AN EXPERIMENTAL AND FIELD-BASED APPROACH TO MICROVERTEBRATE BONEBED TAPHONOMY IN THE JUDITH RIVER FORMATION OF NORTH-CENTRAL MONTANA

The Campanian Judith River Formation of north-central Montana preserves abundant concentrations of small compact bones and bone fragments, teeth, and scales of aquatic and terrestrial vertebrates, including dinosaurs, crocodiles, turtles, mammals, amphibians, and fish. These types of fossil localities, which are commonly referred to as “microvertebrate bonebeds” or “microsites,” are often used to reconstruct aspects of vertebrate paleoecology. However, their origins are in many cases relatively poorly understood. What physical, chemical, and/or biological factors promote the recurrent accumulation of small physicochemically resistant vertebrate elements, and what environments in the terrestrial and marine realms are most conducive to their preservation?

What is being asked:
Output the span of the bonebed taphonomy text from "AN EXPERIMENTAL AND" to "to their preservation?", copied verbatim with both endpoints included.

Information shown:
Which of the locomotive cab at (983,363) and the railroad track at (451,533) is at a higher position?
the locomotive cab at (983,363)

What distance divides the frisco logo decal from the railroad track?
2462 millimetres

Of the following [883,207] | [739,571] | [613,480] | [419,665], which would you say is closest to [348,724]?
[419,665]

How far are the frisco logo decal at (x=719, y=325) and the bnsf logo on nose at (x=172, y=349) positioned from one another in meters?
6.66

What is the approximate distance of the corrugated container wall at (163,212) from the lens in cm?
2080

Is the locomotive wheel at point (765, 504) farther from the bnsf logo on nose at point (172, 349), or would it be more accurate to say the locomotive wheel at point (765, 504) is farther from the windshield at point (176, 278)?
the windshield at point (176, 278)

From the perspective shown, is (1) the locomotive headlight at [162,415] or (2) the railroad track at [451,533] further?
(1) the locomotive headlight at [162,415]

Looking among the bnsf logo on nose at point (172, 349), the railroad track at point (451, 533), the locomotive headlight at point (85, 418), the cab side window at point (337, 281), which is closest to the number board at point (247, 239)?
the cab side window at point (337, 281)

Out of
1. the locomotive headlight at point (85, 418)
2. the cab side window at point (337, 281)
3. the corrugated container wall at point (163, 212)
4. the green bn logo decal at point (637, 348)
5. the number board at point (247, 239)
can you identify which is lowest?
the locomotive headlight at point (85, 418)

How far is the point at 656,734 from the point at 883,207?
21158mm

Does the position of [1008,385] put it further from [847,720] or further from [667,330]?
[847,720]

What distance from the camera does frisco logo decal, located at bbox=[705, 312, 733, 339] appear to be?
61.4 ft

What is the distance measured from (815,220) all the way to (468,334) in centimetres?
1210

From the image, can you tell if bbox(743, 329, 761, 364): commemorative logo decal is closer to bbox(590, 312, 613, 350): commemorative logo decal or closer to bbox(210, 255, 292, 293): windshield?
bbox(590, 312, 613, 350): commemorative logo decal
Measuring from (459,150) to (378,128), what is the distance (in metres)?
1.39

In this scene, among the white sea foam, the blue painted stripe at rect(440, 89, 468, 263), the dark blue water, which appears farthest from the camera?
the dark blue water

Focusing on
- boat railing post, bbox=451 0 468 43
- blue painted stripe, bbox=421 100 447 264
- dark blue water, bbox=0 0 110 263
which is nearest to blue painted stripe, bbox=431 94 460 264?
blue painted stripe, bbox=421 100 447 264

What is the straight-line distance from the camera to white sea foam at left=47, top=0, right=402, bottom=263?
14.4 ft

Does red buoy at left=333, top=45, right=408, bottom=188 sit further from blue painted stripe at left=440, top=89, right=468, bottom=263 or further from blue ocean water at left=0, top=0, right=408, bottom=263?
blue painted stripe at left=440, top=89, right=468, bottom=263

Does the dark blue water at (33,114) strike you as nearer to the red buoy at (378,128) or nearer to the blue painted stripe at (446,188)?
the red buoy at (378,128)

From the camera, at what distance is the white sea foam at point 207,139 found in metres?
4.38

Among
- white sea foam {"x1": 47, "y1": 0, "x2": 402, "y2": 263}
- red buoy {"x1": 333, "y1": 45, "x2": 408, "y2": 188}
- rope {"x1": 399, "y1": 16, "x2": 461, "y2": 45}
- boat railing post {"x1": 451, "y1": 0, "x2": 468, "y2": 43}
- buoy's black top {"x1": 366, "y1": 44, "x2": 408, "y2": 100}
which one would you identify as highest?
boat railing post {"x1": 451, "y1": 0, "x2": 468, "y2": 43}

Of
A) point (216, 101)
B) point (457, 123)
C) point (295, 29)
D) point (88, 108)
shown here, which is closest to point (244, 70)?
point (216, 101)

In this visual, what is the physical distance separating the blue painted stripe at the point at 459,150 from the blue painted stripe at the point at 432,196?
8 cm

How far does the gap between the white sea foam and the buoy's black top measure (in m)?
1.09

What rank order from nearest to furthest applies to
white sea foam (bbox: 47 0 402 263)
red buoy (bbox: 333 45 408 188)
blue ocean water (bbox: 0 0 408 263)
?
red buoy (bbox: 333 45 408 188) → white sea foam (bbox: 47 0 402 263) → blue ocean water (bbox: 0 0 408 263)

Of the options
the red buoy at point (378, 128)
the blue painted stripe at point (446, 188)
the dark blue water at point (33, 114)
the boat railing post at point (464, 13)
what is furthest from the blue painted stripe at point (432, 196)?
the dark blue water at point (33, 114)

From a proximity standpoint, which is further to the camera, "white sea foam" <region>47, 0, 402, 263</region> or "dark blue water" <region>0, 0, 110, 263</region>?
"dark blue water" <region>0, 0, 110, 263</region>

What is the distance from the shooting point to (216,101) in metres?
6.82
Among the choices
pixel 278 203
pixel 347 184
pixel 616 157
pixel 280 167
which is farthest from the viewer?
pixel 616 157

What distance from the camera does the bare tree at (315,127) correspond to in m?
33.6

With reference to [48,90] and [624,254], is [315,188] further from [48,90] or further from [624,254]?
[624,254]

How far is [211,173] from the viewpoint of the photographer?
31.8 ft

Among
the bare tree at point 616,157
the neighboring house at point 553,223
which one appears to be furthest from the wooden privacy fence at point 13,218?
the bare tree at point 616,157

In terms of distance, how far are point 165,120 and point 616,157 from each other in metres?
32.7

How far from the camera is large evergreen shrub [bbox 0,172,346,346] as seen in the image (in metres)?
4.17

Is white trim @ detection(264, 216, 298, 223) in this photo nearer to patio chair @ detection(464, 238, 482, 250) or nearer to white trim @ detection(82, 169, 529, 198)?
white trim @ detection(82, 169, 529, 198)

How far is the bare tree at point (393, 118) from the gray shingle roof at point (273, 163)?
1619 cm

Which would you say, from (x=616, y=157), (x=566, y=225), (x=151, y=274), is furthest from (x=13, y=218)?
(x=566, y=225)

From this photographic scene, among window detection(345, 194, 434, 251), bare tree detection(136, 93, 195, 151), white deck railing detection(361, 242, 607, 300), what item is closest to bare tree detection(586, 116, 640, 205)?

...

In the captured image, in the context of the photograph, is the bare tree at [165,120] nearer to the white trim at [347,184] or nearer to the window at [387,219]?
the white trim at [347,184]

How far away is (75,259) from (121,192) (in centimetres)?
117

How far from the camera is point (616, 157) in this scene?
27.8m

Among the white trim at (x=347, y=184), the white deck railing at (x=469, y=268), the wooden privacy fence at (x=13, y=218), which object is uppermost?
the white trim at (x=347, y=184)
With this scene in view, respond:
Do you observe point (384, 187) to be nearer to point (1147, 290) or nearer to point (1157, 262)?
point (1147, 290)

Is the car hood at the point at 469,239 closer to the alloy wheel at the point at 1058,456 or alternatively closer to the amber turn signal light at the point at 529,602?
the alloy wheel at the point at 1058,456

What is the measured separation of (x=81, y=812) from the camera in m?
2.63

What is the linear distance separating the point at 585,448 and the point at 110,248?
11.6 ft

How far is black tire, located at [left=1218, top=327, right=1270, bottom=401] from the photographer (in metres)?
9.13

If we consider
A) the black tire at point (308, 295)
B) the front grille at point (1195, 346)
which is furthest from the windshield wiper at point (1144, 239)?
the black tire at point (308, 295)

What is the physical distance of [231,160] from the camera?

* * *

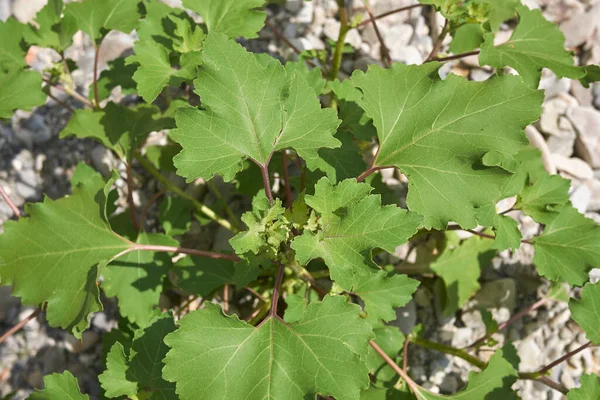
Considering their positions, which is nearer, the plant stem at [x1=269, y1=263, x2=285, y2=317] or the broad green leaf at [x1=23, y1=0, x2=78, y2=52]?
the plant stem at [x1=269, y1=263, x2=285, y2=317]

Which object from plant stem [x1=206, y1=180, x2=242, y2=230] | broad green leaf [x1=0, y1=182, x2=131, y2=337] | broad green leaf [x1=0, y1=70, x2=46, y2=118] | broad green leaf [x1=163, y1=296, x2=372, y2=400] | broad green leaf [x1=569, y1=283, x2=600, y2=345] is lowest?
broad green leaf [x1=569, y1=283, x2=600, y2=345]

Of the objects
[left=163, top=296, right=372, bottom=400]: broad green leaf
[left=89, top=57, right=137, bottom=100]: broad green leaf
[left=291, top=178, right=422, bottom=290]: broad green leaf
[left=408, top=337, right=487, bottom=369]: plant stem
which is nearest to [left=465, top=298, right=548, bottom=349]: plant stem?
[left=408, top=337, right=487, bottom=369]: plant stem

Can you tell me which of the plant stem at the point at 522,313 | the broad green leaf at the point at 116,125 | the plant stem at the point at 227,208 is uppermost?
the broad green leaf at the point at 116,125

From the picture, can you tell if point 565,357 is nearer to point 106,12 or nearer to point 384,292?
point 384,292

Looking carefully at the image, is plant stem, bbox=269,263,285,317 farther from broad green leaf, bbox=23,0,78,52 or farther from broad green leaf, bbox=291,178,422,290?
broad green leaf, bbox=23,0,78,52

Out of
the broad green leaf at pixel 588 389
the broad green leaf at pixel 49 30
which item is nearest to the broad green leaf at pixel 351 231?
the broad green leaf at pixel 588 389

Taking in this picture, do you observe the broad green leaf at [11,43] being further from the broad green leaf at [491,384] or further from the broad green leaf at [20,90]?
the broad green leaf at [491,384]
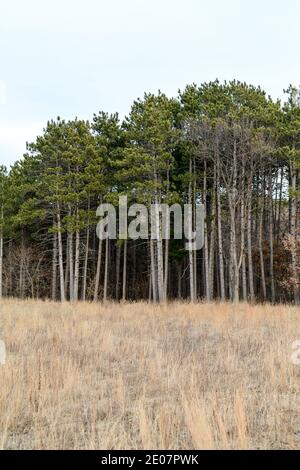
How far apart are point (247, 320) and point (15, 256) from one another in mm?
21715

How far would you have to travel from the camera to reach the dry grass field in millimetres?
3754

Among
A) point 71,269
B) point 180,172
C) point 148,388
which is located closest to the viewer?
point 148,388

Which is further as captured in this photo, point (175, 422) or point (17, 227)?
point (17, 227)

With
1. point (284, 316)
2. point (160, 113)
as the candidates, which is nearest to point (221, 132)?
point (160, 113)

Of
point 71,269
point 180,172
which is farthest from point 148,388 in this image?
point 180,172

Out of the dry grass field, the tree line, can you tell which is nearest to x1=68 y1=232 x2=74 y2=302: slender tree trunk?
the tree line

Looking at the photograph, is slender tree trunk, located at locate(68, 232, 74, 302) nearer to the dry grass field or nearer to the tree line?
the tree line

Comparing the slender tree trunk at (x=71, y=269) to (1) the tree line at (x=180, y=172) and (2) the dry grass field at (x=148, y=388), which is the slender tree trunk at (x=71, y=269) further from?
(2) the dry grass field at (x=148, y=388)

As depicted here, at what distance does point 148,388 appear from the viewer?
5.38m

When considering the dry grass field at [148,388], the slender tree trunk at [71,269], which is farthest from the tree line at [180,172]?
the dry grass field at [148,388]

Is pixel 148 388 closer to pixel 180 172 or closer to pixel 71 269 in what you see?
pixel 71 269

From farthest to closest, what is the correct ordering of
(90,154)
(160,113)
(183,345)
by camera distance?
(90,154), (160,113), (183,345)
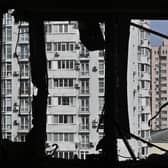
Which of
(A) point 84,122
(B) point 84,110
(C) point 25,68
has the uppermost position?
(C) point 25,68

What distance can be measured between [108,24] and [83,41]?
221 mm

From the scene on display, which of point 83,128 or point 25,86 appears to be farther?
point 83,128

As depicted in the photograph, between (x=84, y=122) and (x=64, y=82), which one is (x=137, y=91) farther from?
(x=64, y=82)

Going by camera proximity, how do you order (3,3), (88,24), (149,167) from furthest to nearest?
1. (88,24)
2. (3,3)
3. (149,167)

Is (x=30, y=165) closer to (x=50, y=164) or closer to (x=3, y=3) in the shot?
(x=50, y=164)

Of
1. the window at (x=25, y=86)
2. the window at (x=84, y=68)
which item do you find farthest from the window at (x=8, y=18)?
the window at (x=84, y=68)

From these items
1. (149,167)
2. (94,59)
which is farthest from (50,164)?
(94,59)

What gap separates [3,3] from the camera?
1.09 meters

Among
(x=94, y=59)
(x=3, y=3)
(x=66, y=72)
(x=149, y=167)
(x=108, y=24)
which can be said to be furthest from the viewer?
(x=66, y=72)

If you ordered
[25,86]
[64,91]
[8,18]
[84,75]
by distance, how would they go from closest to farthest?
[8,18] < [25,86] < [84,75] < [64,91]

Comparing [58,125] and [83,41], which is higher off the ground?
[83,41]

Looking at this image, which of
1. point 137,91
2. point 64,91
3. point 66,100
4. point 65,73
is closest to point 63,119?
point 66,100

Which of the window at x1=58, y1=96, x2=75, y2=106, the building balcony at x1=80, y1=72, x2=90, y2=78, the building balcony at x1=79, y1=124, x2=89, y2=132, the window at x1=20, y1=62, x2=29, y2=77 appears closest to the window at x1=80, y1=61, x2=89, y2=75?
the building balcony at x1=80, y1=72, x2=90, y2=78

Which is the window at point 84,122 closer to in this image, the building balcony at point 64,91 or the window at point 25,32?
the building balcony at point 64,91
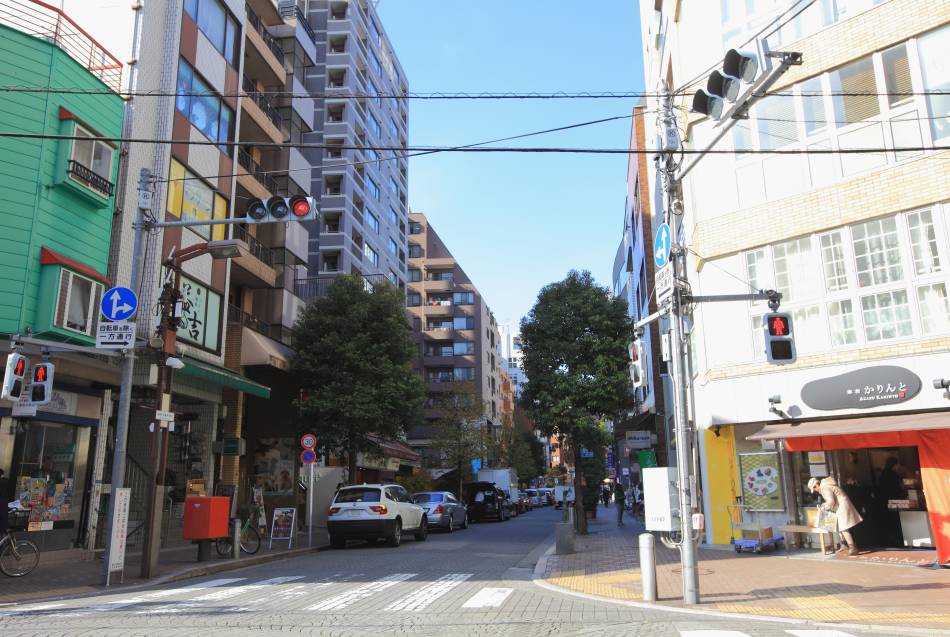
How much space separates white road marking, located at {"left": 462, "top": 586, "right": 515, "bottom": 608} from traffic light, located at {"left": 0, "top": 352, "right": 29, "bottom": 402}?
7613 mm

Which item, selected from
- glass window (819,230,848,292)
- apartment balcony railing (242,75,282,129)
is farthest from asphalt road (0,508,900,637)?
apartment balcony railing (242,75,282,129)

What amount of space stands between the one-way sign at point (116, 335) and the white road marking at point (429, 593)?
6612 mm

Result for this task:
AN EXPERIMENTAL AND FIELD-BASED APPROACH TO MICROVERTEBRATE BONEBED TAPHONOMY IN THE JUDITH RIVER FORMATION OF NORTH-CENTRAL MONTANA

The Campanian Judith River Formation of north-central Montana preserves abundant concentrations of small compact bones and bone fragments, teeth, and scales of aquatic and terrestrial vertebrates, including dinosaurs, crocodiles, turtles, mammals, amphibians, and fish. These types of fossil localities, which are commonly referred to as “microvertebrate bonebeds” or “microsites,” are often used to reconstruct aspects of vertebrate paleoecology. However, their origins are in many cases relatively poorly understood. What physical, chemical, and/or biological factors promote the recurrent accumulation of small physicochemically resistant vertebrate elements, and what environments in the terrestrial and marine realms are most conducive to their preservation?